## What the task requires
Among the entries below, find the line with "(2011 - 05 - 13)" and the line with "Bailarina Eyelets alt". Return exactly those lines and every line between them, but no pictures.

## Supplied data
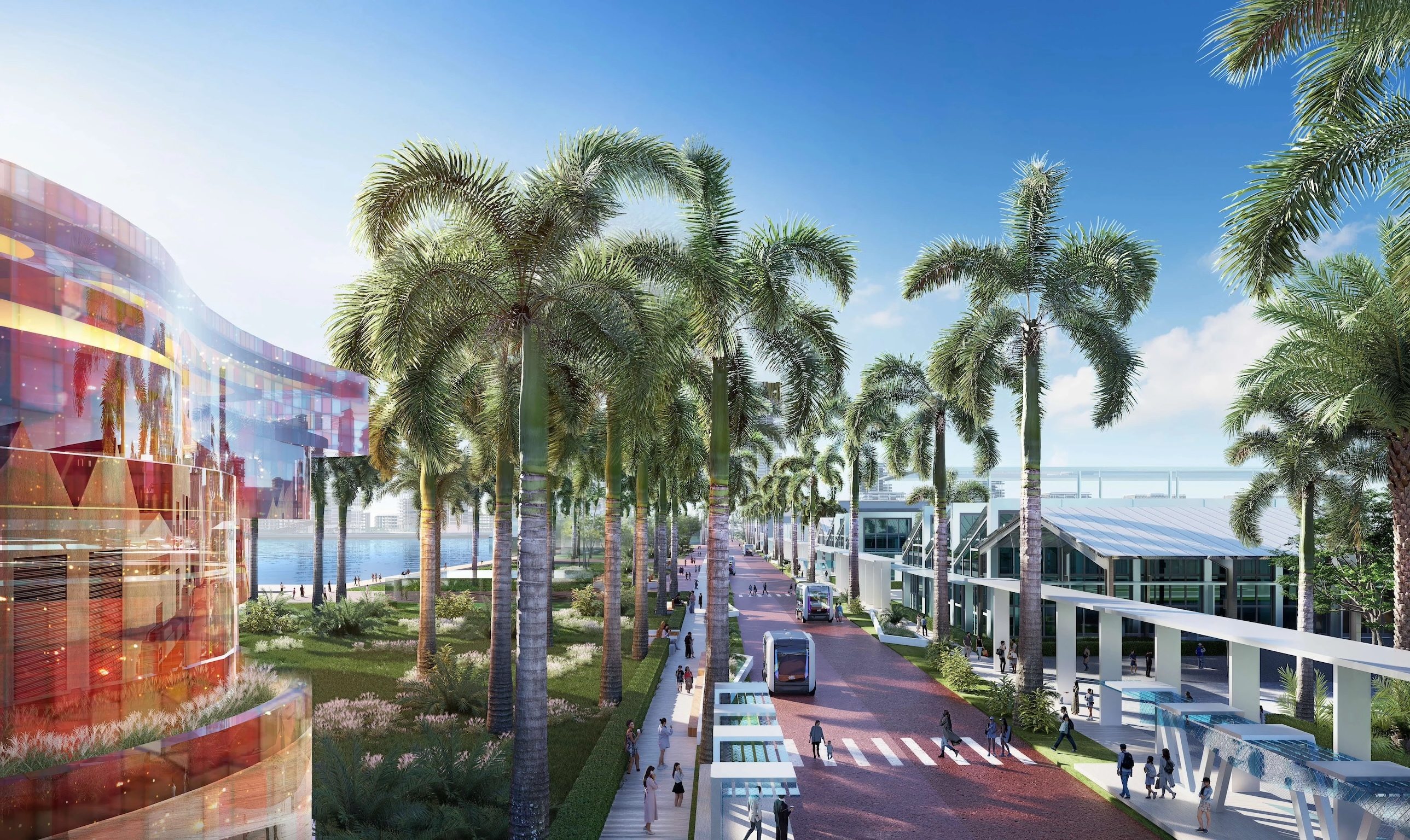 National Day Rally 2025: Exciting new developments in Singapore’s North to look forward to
...
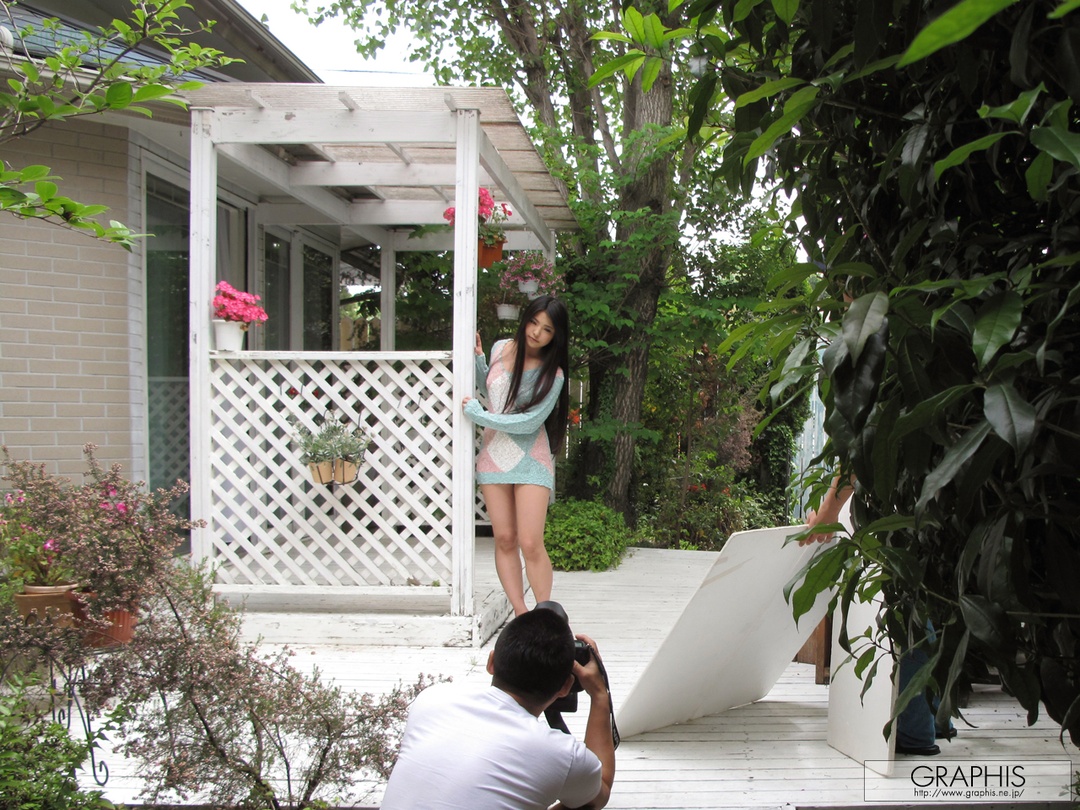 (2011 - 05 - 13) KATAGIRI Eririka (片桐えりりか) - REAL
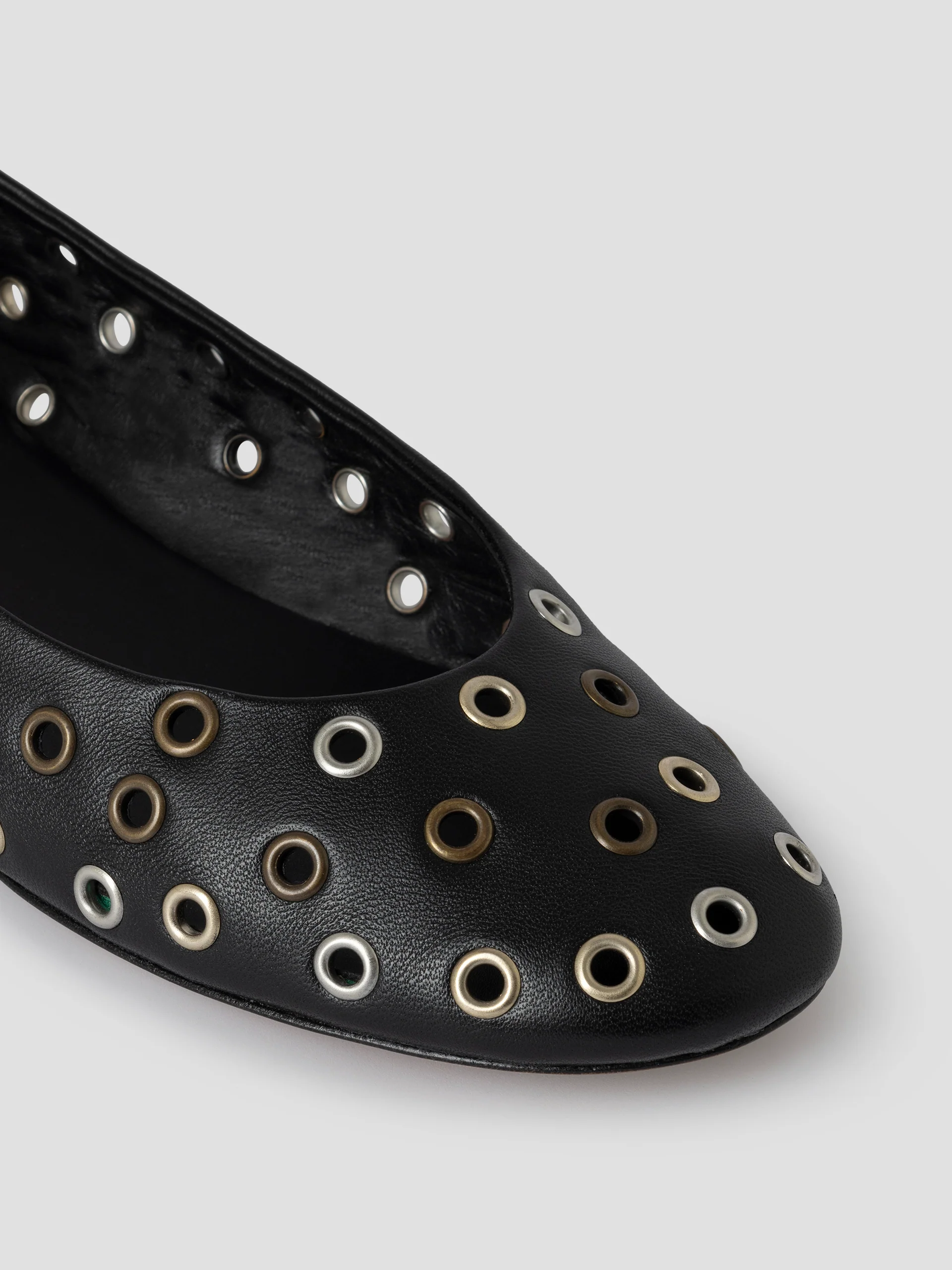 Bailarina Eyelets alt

## Task result
 (2011 - 05 - 13) KATAGIRI Eririka (片桐えりりか) - REAL
 Bailarina Eyelets alt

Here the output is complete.